The jury heard all of this evidence and deliberated under careful instructions from the trial court. The record demonstrates overwhelmingly a vicious, carefully premeditated murder by defendant of his wife under circumstances of almost unbelievable brutality, committed during the course of his kidnap of the victim. His movements of Karen were substantial and not trivial and they were carefully planned and executed to accomplish his purpose and to conceal his connection with both his victim and his crimes.
In my view, there unquestionably was no “miscarriage of justice” in this case.
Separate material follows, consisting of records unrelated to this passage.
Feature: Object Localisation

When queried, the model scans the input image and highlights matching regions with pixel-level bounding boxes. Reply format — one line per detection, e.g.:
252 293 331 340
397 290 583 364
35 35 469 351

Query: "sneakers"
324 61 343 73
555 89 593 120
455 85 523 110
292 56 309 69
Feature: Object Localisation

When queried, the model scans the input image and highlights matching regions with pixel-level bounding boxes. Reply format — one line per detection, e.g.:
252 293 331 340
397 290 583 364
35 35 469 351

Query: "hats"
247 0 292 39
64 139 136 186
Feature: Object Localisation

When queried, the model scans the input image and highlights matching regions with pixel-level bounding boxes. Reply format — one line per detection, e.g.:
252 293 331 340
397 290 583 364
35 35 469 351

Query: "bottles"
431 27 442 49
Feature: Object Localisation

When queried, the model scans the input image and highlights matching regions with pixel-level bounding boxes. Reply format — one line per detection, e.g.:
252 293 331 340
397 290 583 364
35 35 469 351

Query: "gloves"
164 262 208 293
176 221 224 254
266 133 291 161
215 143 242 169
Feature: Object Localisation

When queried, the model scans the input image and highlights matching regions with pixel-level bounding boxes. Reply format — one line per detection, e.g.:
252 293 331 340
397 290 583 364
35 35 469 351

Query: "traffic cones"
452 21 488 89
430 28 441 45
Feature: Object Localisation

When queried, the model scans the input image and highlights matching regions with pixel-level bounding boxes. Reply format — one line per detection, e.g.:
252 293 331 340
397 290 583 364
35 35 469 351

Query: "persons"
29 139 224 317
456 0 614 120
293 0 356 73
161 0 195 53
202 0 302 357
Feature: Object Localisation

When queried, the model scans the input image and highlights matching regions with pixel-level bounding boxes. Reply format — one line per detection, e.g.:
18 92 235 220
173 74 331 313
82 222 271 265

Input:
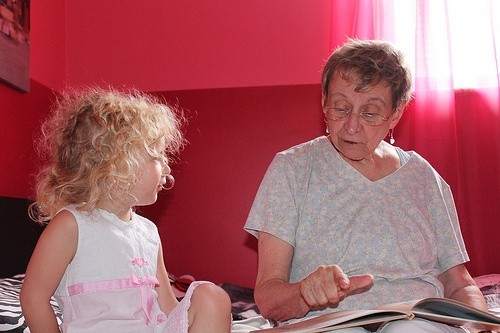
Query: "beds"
0 195 500 332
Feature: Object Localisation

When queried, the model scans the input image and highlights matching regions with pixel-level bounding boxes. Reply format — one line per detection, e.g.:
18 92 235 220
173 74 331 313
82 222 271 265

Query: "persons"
19 80 232 333
243 33 499 333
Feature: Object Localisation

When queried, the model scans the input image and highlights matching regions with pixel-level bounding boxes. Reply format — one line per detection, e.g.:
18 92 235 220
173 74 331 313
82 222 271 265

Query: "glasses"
323 91 400 126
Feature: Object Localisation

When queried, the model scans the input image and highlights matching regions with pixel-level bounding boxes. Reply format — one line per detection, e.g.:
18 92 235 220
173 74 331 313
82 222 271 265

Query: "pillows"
0 273 62 332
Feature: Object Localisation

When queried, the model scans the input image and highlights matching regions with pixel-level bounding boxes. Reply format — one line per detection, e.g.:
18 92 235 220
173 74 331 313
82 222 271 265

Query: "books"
248 297 500 333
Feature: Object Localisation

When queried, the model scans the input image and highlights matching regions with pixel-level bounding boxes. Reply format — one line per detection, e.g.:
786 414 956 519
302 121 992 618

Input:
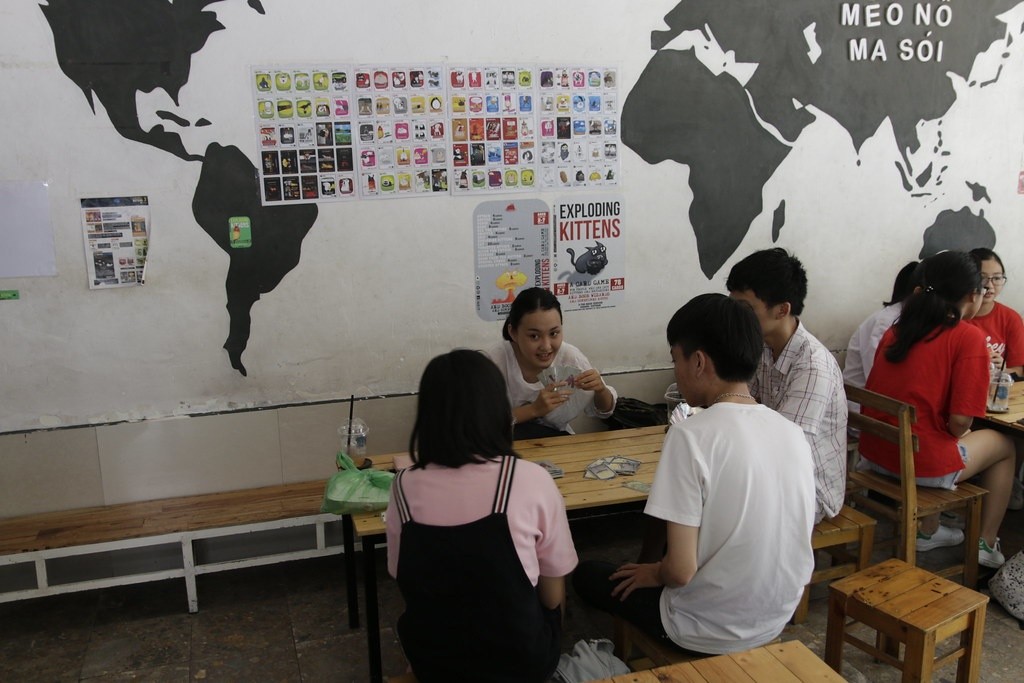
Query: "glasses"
982 277 1007 286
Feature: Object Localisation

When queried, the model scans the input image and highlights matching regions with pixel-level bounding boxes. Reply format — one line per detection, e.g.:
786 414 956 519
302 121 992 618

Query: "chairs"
842 382 991 588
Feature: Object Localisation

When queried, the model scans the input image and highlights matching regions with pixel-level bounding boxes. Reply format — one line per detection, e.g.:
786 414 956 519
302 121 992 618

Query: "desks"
342 422 669 683
981 367 1024 432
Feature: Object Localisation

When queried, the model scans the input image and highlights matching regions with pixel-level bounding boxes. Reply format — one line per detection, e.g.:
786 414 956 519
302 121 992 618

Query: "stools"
567 504 988 683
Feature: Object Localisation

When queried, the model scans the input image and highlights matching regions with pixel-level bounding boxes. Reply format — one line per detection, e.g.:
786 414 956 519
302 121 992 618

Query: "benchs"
1 475 386 613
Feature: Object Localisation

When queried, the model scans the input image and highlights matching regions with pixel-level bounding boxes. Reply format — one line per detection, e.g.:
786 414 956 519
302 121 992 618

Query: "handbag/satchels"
987 550 1024 623
319 451 397 514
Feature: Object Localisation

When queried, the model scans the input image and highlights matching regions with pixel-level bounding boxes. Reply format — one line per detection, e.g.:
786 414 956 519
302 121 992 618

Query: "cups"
337 426 369 468
986 377 1014 411
664 392 686 428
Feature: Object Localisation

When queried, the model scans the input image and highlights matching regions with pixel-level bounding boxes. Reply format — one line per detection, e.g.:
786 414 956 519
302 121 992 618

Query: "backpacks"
552 638 630 683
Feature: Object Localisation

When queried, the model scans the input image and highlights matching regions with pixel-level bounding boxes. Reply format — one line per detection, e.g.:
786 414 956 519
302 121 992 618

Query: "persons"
478 286 618 442
566 294 817 658
725 247 849 525
843 248 1024 567
388 347 579 683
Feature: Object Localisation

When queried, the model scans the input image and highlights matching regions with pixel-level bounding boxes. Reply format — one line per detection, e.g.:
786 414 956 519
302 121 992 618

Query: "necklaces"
712 393 755 404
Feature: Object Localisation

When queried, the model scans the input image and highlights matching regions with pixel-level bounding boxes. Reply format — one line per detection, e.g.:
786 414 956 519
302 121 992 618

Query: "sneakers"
976 535 1004 568
915 521 966 553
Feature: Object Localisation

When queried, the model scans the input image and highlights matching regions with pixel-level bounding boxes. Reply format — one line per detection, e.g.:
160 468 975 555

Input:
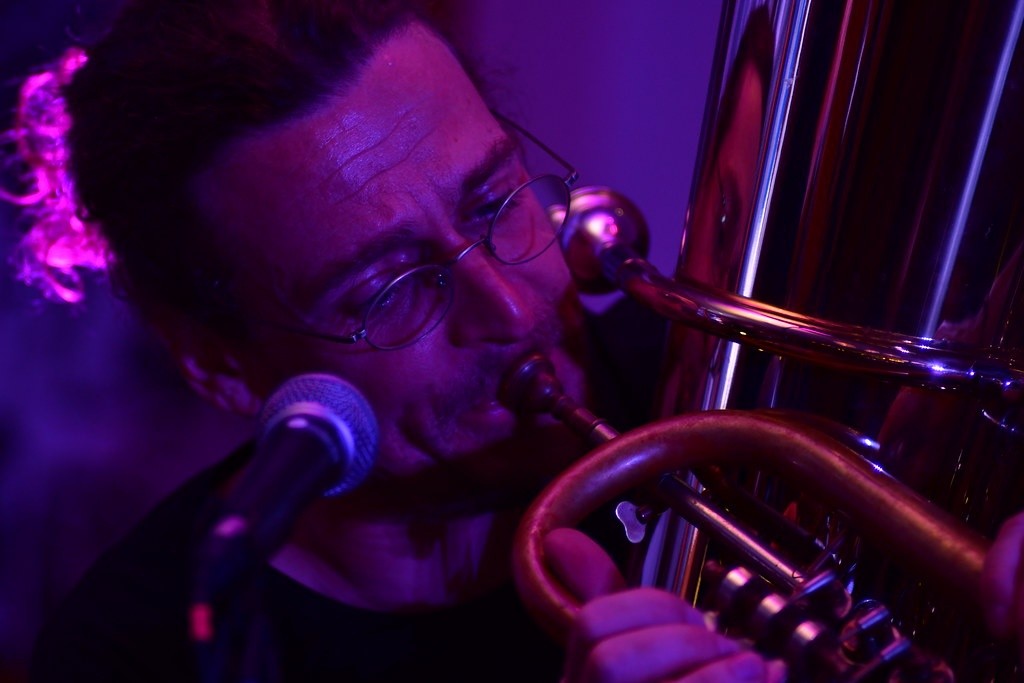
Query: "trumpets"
494 350 1024 682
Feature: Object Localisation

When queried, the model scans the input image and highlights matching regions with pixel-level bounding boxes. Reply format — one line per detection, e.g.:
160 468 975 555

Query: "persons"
29 1 871 683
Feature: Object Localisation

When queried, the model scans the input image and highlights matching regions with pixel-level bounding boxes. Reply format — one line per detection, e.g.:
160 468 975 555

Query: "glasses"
165 108 580 351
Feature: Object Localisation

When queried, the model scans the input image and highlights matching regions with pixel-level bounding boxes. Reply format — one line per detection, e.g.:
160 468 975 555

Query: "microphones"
204 374 379 566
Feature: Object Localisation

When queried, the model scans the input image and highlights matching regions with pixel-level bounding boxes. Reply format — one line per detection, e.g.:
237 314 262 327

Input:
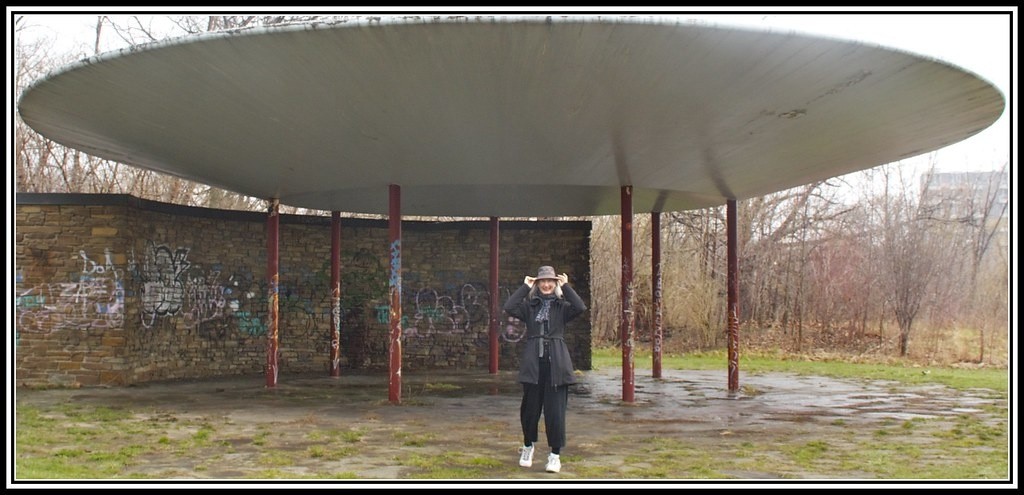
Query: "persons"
503 266 588 473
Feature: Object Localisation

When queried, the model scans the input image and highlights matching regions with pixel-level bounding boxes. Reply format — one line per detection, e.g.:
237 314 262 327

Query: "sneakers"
545 453 561 472
518 444 535 467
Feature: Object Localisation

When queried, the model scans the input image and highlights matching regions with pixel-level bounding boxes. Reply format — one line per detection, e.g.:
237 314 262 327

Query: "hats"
535 266 560 280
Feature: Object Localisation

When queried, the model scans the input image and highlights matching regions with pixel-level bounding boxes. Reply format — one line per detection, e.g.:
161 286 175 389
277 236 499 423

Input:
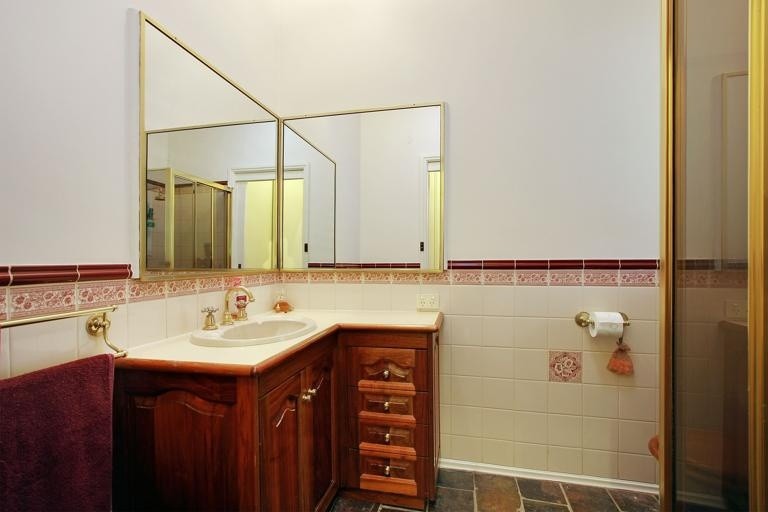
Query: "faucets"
225 286 256 313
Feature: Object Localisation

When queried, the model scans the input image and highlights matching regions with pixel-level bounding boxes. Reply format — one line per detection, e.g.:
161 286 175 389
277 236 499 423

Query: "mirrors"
280 102 445 273
138 11 280 281
146 118 278 272
283 124 336 270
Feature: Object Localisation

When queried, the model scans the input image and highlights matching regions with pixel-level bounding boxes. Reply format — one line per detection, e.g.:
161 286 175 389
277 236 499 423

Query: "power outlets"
725 299 746 319
416 293 440 309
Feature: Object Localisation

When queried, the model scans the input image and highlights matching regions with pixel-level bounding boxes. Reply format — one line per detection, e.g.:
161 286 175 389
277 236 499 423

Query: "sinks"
190 315 318 348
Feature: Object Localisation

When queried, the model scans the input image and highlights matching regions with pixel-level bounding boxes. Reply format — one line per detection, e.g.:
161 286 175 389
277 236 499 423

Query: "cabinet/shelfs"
110 332 339 512
717 323 748 507
339 332 442 512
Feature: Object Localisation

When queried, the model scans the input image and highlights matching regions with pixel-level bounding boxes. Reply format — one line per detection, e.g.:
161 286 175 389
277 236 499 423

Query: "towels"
0 353 115 512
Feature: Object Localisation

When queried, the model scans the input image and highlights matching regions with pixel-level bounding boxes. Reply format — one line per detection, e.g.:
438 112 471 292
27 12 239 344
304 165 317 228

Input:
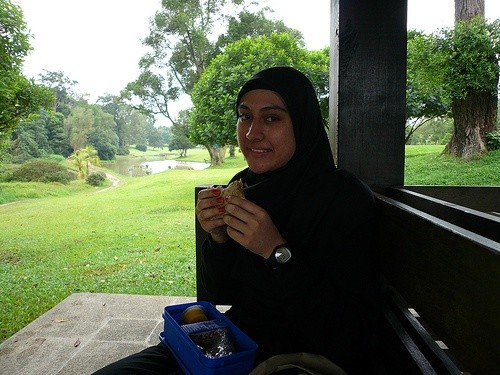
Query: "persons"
89 69 399 375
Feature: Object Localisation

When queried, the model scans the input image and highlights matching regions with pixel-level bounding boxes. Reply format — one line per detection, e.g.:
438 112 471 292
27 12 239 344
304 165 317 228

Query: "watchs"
266 242 292 270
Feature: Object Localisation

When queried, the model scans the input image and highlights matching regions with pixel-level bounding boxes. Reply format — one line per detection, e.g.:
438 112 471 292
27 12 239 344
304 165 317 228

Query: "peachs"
180 305 209 324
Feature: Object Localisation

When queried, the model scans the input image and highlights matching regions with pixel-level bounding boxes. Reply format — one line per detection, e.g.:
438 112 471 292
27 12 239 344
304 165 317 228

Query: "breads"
207 178 246 222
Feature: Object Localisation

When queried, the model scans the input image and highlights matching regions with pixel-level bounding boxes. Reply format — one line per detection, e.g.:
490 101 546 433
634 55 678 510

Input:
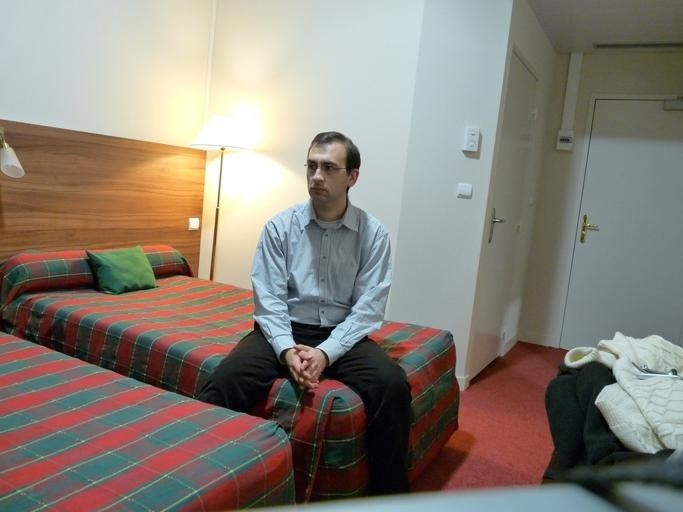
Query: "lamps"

Accordingly, with the majority I would affirm defendant’s conviction of first degree murder (count I) and of robbery (count II), and I would also strike the findings of special circumstances charged in count I; i.e., that the murder was wilful, deliberate, and premeditated and was personally committed in the course of a robbery. However, unlike the majority, I would affirm the judgment of conviction of kidnaping, and also that portion of the judgment which finds the “special circumstances,” namely, that the murder was wilful, deliberate and premeditated and was personally committed by defendant during the commission of a kidnaping in violation of section 207 of the Penal Code (§ 190.2, subd. (c)(3)(ii)).
Clark, J., and Manuel, J., concurred.
Appellant’s petition for a rehearing was denied May 28, 1980.